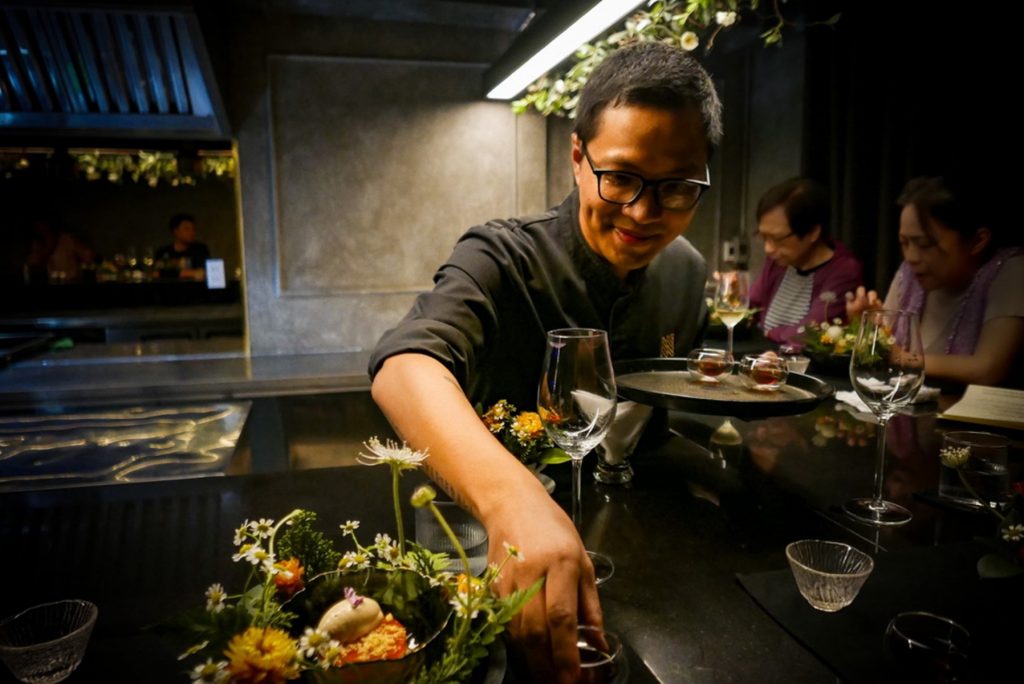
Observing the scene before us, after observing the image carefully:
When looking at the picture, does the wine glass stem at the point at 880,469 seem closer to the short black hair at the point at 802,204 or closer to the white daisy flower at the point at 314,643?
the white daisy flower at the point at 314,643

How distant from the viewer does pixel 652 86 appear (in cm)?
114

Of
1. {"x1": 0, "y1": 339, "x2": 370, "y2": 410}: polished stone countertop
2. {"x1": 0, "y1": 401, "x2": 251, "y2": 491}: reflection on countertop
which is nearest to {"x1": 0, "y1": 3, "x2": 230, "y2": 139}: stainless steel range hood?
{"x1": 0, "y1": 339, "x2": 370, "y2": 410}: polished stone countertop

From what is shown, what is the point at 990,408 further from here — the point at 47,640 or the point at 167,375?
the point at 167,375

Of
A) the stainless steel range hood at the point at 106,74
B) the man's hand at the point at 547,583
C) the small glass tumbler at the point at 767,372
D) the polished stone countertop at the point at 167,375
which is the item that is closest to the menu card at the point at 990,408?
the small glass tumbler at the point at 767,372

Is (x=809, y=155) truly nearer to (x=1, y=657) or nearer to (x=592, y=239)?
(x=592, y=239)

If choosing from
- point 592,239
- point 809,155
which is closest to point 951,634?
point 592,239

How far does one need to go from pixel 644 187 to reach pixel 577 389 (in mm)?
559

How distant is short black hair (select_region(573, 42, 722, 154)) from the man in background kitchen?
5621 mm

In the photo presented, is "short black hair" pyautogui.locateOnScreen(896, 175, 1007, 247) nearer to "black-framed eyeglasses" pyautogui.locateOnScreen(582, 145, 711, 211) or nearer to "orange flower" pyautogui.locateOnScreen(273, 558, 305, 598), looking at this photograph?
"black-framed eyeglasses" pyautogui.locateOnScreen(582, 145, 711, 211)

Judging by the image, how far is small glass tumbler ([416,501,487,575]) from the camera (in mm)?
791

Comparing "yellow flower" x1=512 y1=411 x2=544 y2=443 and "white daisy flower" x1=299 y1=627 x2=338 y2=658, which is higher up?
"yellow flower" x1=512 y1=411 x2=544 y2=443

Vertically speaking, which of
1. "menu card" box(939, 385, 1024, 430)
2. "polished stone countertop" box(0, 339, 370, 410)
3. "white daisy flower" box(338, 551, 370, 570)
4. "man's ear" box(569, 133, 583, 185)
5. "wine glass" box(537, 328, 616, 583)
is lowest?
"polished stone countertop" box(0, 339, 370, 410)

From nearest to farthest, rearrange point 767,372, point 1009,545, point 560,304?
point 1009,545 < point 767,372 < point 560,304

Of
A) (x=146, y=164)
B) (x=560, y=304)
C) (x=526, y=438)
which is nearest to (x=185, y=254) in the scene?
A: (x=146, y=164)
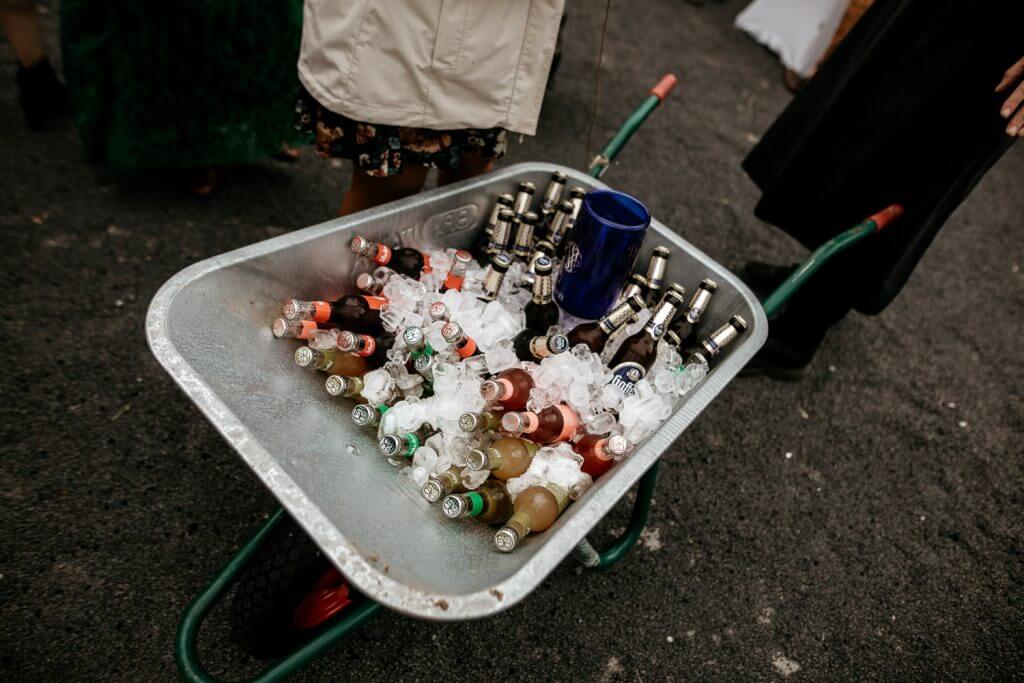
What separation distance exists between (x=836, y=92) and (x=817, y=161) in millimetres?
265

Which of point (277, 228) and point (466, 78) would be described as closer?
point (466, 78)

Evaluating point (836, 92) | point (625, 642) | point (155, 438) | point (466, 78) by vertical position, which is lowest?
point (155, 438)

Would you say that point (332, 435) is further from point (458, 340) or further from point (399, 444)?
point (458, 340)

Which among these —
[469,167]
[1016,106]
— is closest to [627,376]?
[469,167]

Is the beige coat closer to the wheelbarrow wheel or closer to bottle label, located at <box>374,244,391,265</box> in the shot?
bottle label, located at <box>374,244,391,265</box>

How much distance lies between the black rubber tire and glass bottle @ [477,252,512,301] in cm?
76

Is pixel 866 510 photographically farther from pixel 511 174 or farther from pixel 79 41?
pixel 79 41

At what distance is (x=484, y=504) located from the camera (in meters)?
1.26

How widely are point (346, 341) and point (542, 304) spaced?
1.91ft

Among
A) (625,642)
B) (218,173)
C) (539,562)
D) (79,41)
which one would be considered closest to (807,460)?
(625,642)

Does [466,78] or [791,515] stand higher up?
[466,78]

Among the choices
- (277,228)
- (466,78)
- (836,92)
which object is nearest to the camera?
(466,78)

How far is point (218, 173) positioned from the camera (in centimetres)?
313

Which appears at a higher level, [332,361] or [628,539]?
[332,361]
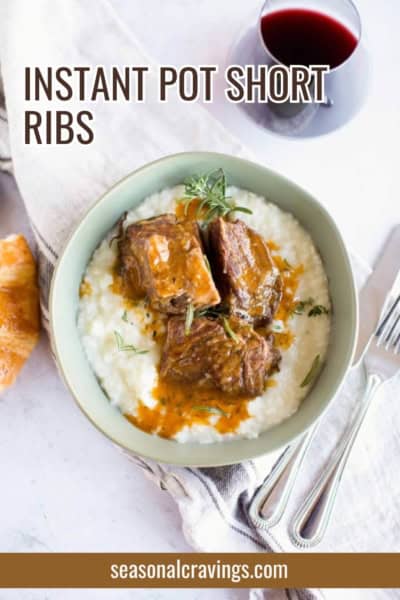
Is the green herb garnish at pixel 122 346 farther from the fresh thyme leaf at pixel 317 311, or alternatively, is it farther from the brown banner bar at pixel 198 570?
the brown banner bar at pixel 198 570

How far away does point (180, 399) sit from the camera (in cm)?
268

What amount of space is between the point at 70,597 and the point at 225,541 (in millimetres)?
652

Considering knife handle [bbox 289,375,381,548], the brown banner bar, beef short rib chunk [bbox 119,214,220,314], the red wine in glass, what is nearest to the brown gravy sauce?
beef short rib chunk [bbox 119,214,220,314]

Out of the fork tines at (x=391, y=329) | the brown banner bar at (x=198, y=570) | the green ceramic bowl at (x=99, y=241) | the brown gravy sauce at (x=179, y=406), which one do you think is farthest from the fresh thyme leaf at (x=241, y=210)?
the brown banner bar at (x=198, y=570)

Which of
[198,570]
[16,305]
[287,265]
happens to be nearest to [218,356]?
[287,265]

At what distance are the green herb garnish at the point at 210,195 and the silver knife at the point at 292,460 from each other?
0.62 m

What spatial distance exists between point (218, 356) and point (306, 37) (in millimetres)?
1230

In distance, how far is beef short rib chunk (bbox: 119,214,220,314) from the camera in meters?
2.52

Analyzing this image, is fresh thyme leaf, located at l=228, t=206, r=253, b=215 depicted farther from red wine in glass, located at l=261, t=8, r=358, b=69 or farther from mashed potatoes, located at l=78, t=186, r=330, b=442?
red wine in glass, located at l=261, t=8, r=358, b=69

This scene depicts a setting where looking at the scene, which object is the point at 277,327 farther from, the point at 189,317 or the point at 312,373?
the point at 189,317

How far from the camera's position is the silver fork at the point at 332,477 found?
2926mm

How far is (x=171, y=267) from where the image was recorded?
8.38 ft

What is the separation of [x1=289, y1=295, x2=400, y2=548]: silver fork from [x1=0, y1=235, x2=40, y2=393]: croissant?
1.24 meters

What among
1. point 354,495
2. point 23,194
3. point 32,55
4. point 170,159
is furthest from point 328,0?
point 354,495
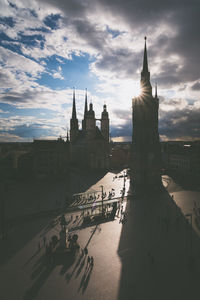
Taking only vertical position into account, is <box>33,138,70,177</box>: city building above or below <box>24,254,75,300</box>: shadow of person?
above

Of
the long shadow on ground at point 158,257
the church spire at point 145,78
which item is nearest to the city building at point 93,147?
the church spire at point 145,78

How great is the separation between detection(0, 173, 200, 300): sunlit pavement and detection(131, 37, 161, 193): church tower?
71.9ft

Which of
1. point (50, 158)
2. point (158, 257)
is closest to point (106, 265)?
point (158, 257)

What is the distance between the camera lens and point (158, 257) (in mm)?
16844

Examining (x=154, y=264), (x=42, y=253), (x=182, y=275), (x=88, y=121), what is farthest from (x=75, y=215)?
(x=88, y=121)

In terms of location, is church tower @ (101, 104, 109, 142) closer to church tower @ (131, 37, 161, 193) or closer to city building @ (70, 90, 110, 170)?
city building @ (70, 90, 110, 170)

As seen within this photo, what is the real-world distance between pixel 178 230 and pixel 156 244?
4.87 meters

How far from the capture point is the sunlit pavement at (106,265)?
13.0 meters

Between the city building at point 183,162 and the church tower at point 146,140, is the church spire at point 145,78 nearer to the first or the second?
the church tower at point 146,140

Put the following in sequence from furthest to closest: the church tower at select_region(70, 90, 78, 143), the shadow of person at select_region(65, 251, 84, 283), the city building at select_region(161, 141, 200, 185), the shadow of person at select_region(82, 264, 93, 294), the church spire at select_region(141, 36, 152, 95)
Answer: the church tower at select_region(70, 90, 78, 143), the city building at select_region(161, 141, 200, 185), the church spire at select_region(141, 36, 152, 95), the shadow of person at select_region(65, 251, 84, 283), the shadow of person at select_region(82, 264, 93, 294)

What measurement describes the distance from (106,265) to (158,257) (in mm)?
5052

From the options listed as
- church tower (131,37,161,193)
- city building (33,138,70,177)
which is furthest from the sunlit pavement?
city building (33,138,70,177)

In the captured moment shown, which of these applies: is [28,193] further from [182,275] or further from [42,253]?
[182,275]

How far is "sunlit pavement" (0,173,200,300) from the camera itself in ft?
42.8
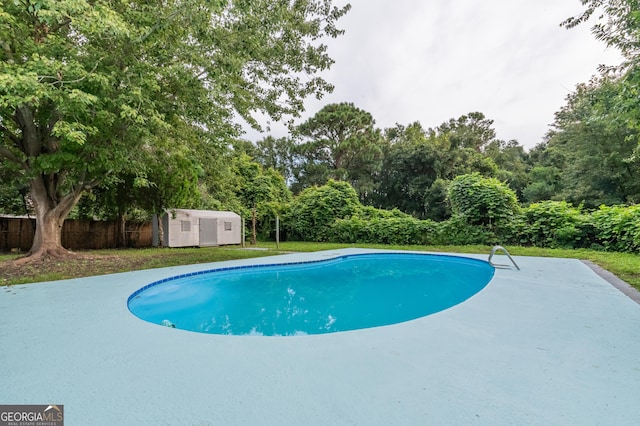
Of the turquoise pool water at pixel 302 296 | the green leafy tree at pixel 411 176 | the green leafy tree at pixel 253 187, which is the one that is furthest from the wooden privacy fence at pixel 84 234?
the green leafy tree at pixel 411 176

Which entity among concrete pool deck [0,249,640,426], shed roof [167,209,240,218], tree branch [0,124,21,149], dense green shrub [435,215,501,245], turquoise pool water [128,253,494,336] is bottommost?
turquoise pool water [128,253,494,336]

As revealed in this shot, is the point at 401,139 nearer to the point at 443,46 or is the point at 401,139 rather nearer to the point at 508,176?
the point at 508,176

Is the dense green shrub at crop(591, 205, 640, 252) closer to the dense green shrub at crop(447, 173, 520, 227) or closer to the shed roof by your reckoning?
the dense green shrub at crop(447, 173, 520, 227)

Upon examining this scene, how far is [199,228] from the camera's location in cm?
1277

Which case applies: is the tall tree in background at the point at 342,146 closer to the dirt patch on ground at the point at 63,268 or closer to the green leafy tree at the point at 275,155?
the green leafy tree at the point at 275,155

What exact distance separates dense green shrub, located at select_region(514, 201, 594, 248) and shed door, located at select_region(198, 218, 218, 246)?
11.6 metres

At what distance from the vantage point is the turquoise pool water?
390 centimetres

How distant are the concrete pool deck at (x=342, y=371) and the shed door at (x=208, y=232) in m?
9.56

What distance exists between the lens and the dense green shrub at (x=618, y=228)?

........

— WHAT YOU NEED TO DO —
Your task is to write out the lines from the one with "Which entity among" through the end of the records, exactly and with nothing added.

— RESPONSE —
Which entity among concrete pool deck [0,249,640,426], shed roof [167,209,240,218], tree branch [0,124,21,149], dense green shrub [435,215,501,245], turquoise pool water [128,253,494,336] is bottommost?
turquoise pool water [128,253,494,336]

As revealed in this shot, is the point at 401,139 nearer to the point at 443,46 or is the point at 401,139 rather nearer to the point at 508,176?
the point at 508,176

Is the dense green shrub at crop(591, 205, 640, 252) closer to the dense green shrub at crop(447, 173, 520, 227) or closer to the shed roof by your reckoning?
the dense green shrub at crop(447, 173, 520, 227)

Upon examining this scene, how far is [199,228] from the camera's location in cm?
1277

Which case applies: is the tall tree in background at the point at 342,146 closer to the dirt patch on ground at the point at 63,268 or closer to the green leafy tree at the point at 275,155?
the green leafy tree at the point at 275,155

What exact distance separates dense green shrub, located at select_region(514, 201, 594, 248) and shed door, located at select_region(198, 218, 218, 246)?
11.6 metres

At what distance from the vantage point is the turquoise pool water?
390 centimetres

How distant are the concrete pool deck at (x=342, y=371) and the shed door at (x=208, y=232) in m?
9.56

What distance exists between the lens and the dense green shrub at (x=618, y=228)?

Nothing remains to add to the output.